Gyula Eduard Dahlström baptized as Julius Edvardus Dahlström (23 January 1834 – 13 August 1907) was a Hungarian-Slovak entomologist who specialized in the study of the lepidoptera of the eastern Slovak region.

== Life and work ==
Dahlström was born Vranov nad Topľou, son of pharmacist Eduard Dahlström and his wife Juliana née Krajčinová.
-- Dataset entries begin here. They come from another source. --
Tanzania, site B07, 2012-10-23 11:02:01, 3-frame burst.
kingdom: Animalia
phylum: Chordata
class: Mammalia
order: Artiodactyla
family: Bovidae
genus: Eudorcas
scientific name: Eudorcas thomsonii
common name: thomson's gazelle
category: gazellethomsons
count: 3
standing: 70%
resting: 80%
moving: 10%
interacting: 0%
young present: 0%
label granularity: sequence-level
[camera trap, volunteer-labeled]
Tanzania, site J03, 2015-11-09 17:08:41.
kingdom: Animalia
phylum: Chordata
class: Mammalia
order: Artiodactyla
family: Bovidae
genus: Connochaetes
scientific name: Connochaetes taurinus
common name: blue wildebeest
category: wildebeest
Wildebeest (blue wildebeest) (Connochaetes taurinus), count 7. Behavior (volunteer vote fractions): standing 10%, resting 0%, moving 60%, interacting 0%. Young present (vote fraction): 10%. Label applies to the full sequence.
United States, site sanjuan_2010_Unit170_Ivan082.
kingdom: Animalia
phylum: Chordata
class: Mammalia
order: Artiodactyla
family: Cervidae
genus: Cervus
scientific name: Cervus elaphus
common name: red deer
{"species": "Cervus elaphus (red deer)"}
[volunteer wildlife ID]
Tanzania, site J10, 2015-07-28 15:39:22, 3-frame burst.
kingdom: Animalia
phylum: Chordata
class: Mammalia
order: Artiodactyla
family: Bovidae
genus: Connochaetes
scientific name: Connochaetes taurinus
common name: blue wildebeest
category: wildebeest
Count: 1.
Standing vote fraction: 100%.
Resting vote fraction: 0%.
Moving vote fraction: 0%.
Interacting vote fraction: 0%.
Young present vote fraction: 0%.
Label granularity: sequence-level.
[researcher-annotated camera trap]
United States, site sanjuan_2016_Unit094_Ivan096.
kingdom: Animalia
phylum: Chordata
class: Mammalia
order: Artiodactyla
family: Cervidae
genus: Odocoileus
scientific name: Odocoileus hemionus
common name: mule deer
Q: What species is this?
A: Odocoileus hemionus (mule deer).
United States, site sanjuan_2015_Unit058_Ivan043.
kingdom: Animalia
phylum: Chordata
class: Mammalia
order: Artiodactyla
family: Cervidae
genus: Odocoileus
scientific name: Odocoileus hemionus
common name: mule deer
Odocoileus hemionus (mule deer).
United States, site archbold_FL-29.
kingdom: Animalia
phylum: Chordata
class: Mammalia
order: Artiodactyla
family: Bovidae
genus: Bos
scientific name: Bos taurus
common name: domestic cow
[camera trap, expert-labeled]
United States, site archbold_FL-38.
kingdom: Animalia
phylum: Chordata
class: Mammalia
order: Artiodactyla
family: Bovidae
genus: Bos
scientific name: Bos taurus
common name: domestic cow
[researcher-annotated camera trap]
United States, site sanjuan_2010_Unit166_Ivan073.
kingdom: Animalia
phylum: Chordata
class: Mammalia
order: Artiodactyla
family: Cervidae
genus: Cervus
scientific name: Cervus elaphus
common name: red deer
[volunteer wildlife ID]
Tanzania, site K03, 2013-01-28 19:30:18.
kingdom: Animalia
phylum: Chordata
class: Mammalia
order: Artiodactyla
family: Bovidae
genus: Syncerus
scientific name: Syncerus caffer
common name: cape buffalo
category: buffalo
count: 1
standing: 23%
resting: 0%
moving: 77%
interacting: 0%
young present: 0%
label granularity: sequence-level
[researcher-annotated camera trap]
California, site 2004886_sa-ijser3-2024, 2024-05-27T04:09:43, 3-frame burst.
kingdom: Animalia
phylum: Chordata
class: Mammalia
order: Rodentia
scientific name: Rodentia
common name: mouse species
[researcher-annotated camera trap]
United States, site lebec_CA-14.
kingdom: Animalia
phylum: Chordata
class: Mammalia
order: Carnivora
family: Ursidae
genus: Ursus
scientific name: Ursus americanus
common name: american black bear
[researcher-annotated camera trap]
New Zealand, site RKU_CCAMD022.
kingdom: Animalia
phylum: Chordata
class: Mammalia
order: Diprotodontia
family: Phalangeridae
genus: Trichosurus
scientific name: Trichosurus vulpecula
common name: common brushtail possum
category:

His father's family had origins in Sweden and an ancestor was an engineer who had built the Sóvár salt factory. He completed his 6th grade in 1849 when the family escaped a Russian invasion and moved to Miskolc where he trained as a merchant. He served in the Imperial German army and was discharged as a sergeant after seven years. He then moved to Prešov where he worked at an orphanage until 1867. He then worked as a cashier in the Prešov Savings Bank, a job he held for forty years until his retirement in April 1907. Alongside his career, he became interested in the lepidoptera of the region and collected extensively in his spare time, publishing notes in the Hungarian journal Rovartani lapok and the Leipzig collectors journal Insektenbörse. He pioneered the use of baits at night for moth collections and also reared caterpillars. He also trained other people to collect specimens for him and some of these have led to records that are now considered to have errors in their collection location information, having been collected from the Tatra Mountains.

He died suddenly while on an excursion in the area of Solivar near Prešov in 1907. His collections are now held in the Hungarian National Museum in Budapest and some parts in the Rákoczi Museum in Košice.